Evidenzbasierte Therapieansätze in der neurologischen Rehabilitation
Für viele therapeutische Inhalte existieren evidenzbasierte Leitlinien auf der Basis von Multicenterstudien bis hin zur Cochrane-Reviews. Dies ist besonders ausgeprägt für Symptome nach einem Schlaganfall, der typischerweise etwas mehr als die Hälfte der Behandlungsfälle in der Neurorehabilitation stellt.
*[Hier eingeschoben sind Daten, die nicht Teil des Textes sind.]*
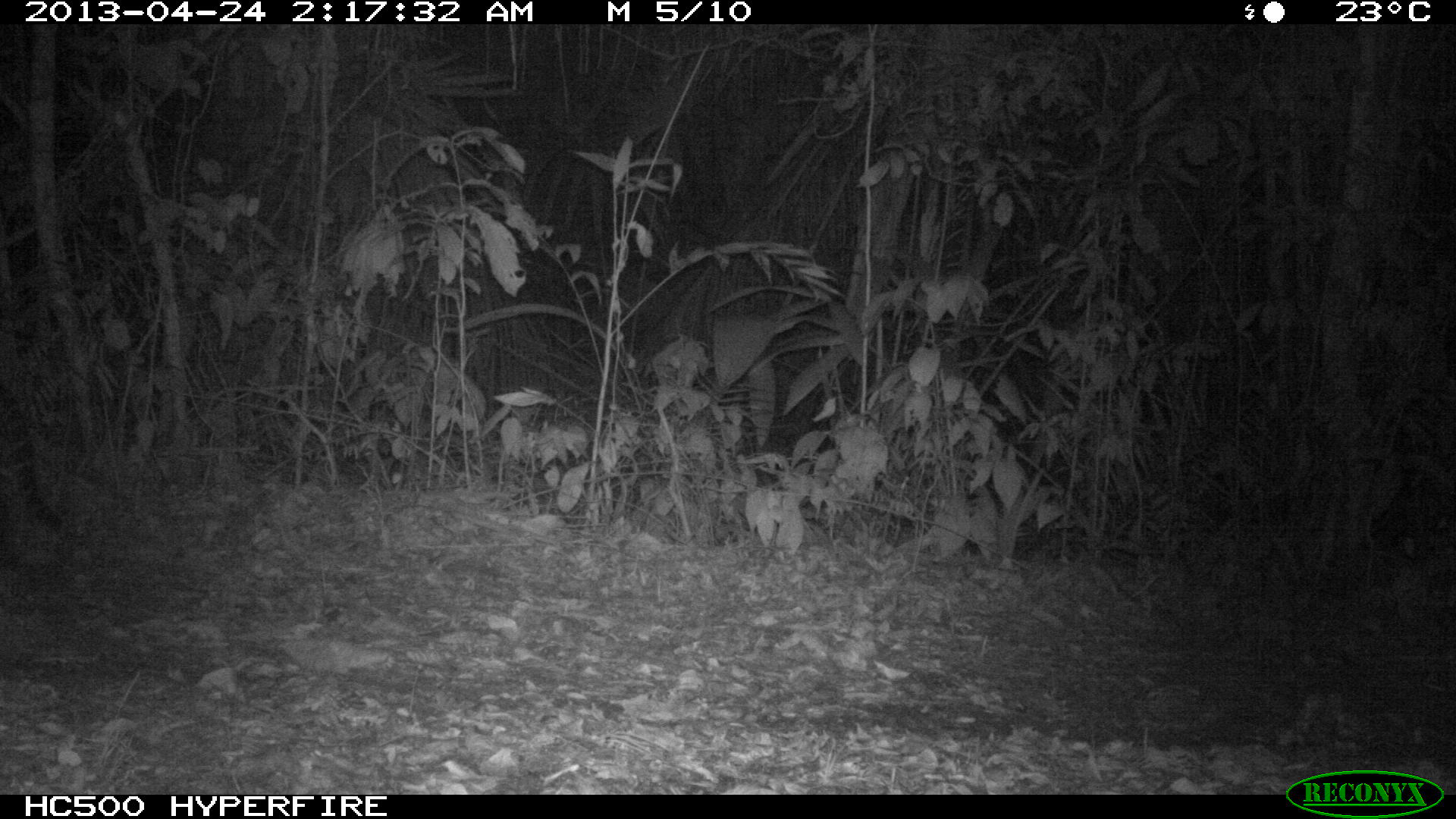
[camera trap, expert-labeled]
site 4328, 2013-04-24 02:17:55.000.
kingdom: Animalia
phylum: Chordata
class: Mammalia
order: Carnivora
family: Felidae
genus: Leopardus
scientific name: Leopardus pardalis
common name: ocelot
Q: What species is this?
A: Leopardus pardalis (ocelot).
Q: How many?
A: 1.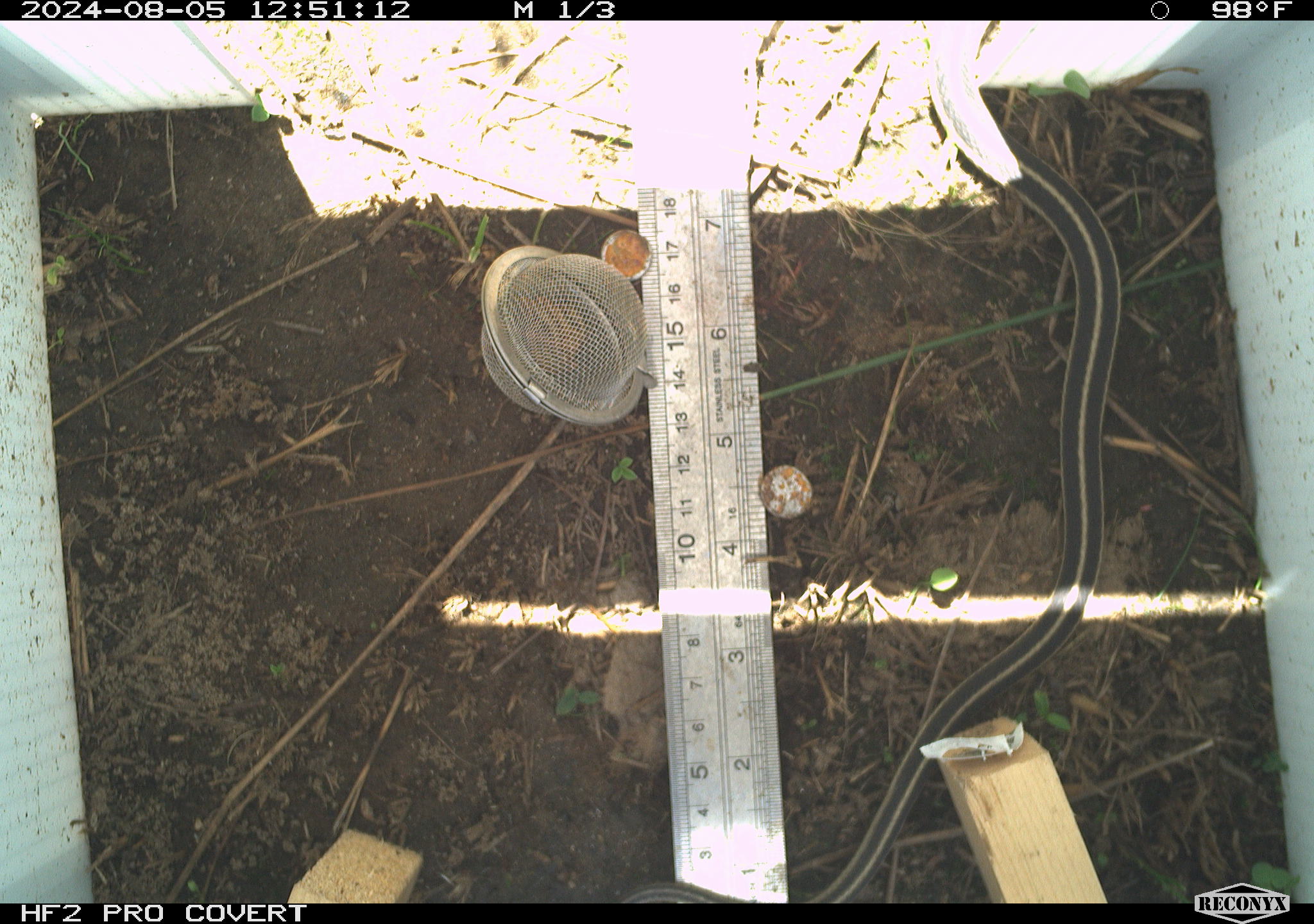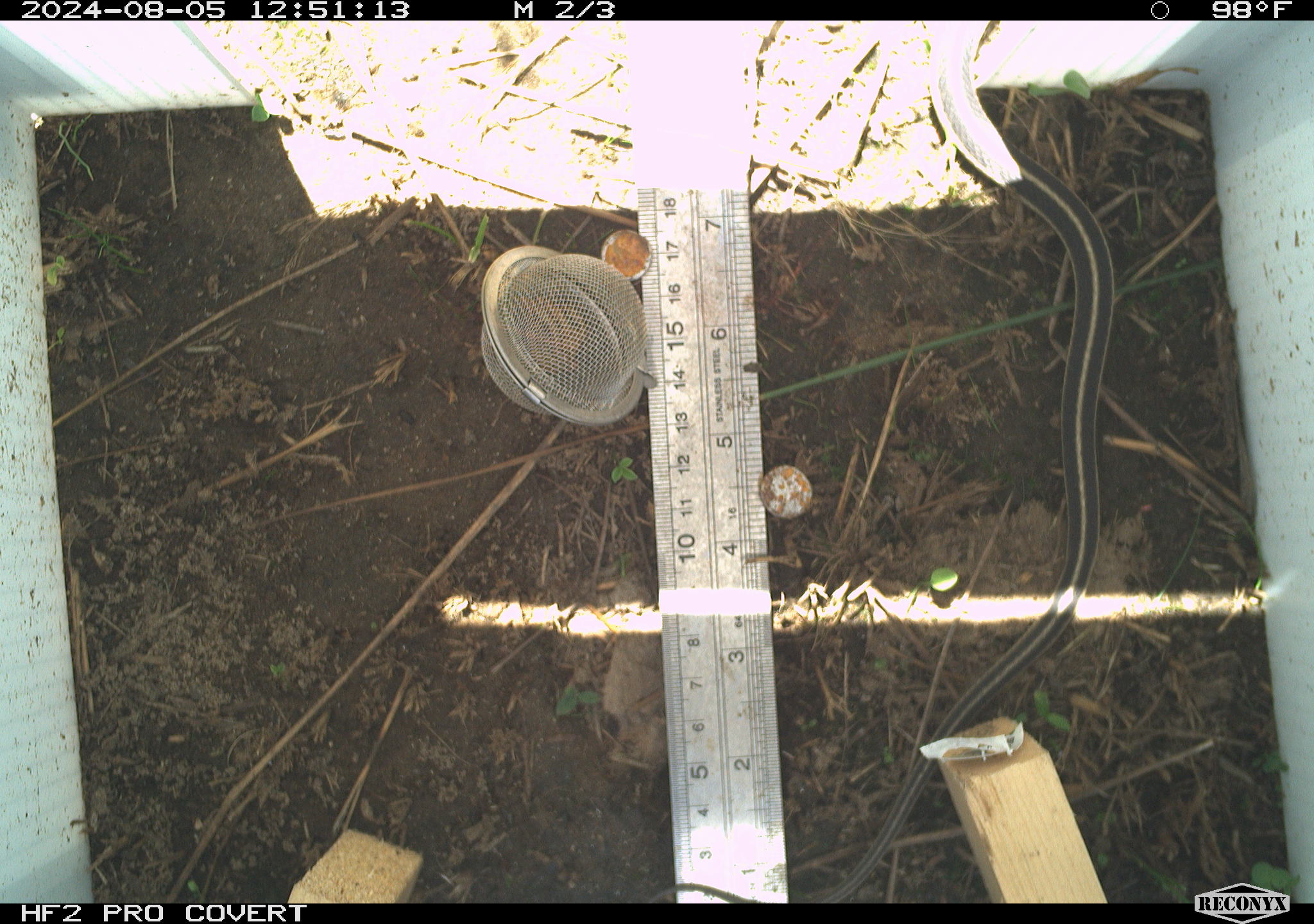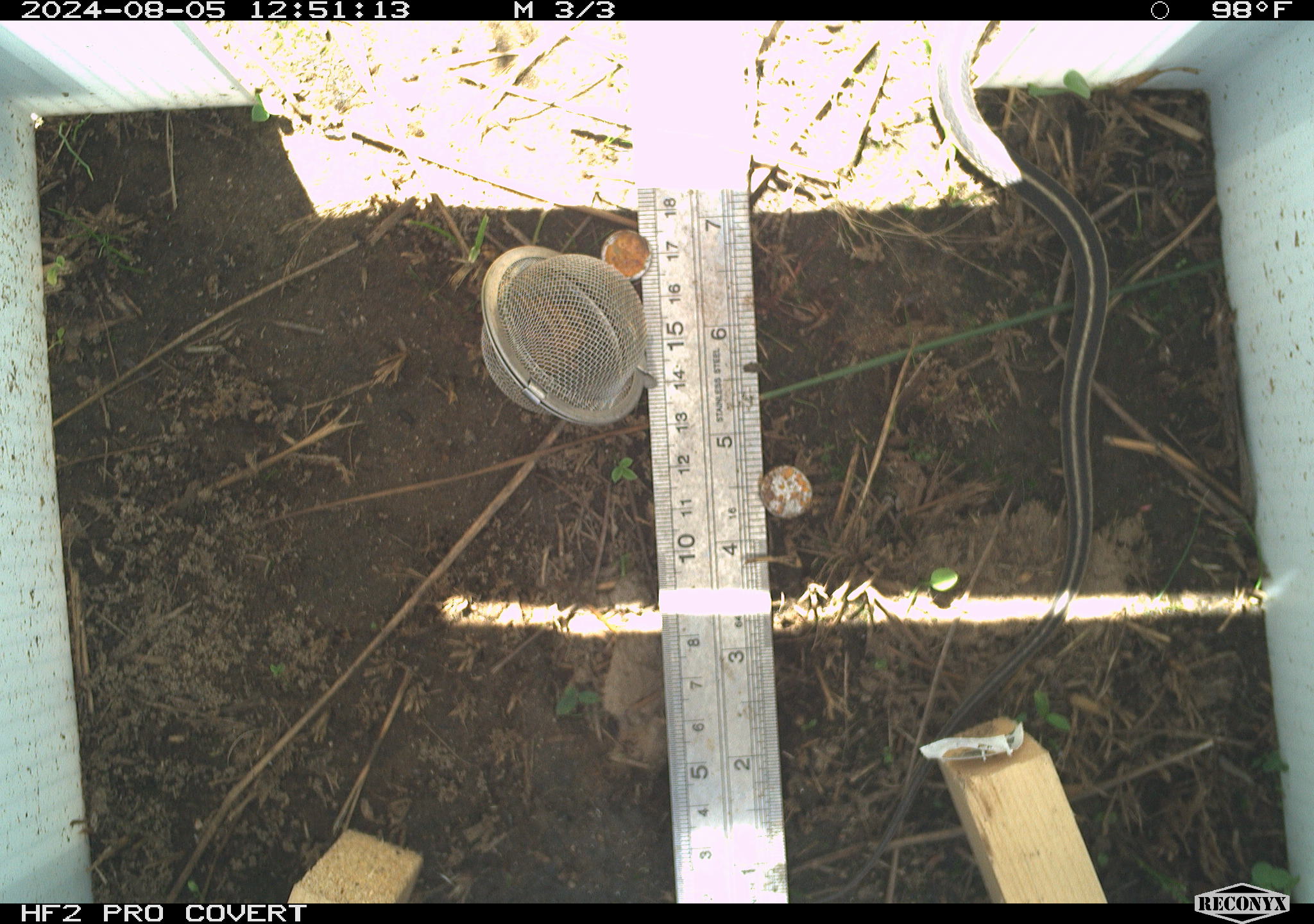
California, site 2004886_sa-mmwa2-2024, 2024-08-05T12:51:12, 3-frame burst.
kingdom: Animalia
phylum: Chordata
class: Reptilia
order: Squamata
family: Colubridae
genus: Thamnophis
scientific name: Thamnophis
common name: american gartersnakes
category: thamnophis species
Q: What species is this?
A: Thamnophis species (american gartersnakes) (Thamnophis).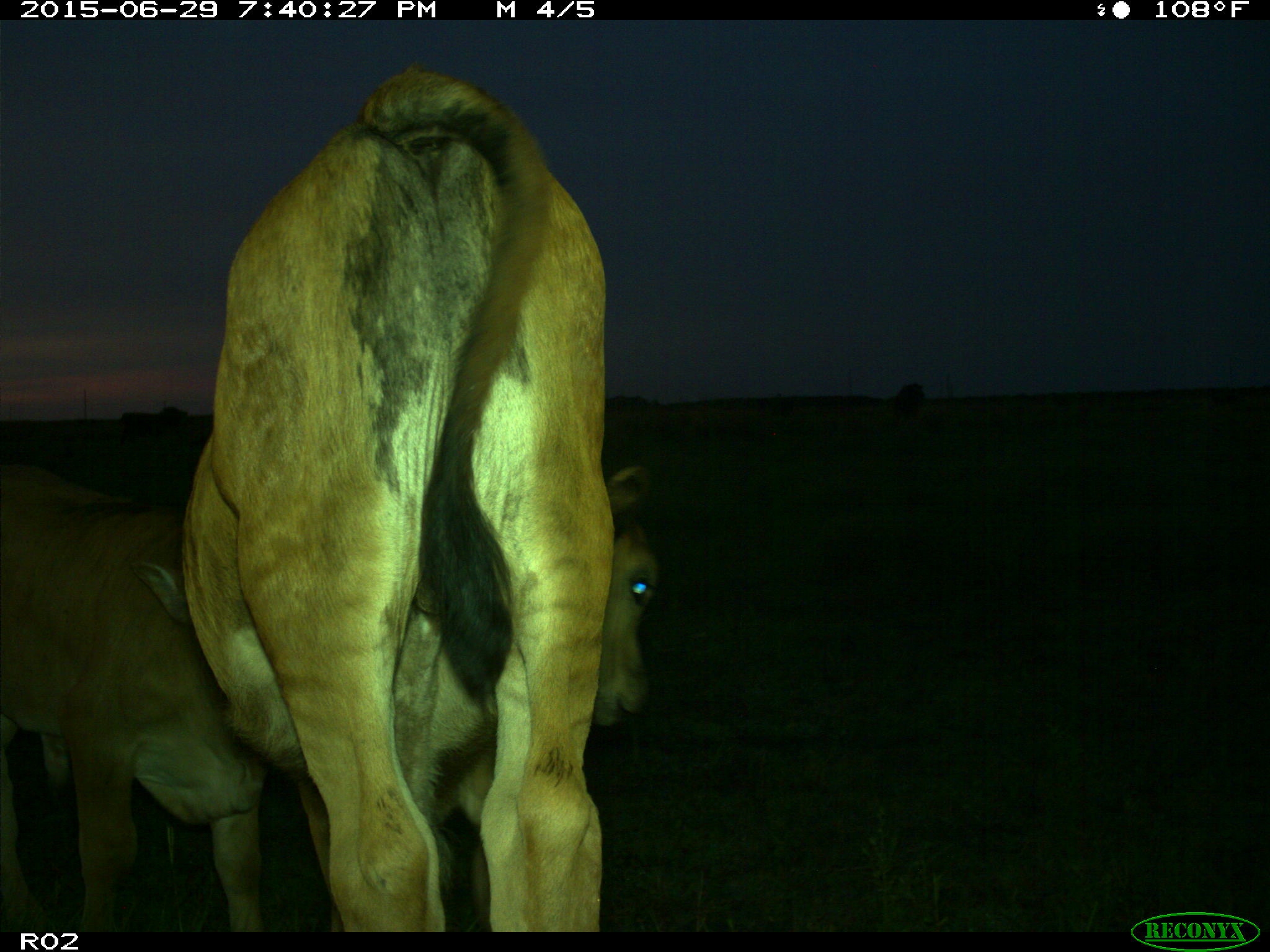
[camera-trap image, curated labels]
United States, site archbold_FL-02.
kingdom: Animalia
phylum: Chordata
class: Mammalia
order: Artiodactyla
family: Bovidae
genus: Bos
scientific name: Bos taurus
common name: domestic cow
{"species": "Bos taurus (domestic cow)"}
Wichtig ist, dass die spezifischen Therapieansätze den unterschiedlichen Krankheitsbildern mit unterschiedlichen Pathomechanismen folgen. So steht bei der Therapie zentraler Paresen, z. B. nach einem Schlaganfall, das hochrepetitive Training an der jeweiligen Leistungsgrenze im Vordergrund. Das Training am individuellen Leistungsniveau erfolgt durch die Anpassung des Anforderungsniveaus, das sog. Shaping.
Neuroplastizität und Rehabilitation
In der neurologischen Rehabilitation macht man sich die Neuroplastizität zunutze, also die Fähigkeit des Gehirns, ausgefallene Nervenzellenbereiche zu umgehen und deren Aufgaben anderen Bereichen zu übertragen. Das geht allerdings nur sehr langsam und mithilfe vieler Wiederholungen. Im Grunde erlernen Patientinnen und Patienten unter kundiger Anleitung von spezialisierten Therapeutinnen und Therapeuten verloren gegangene Fähigkeiten neu. Je nach Beeinträchtigung können das sprachliche Fähigkeiten, motorische Fähigkeiten, die Fähigkeit zu schlucken oder kognitive Fähigkeiten sein. Die Patientinnen und Patienten werden auch psychologisch betreut, denn oft haben sie große Mühe, den plötzlichen Verlust von als normal angesehenen Fähigkeiten zu verkraften. Sie werden angeleitet, die möglicherweise schädlichen Lebensgewohnheiten zu erkennen und zu verändern, damit die Ursachen für die Erkrankung bekämpft werden. All das ist ein mühsamer Prozess, der eine Rehabilitation über alle Reha-Phasen und viele Wochen erfordert.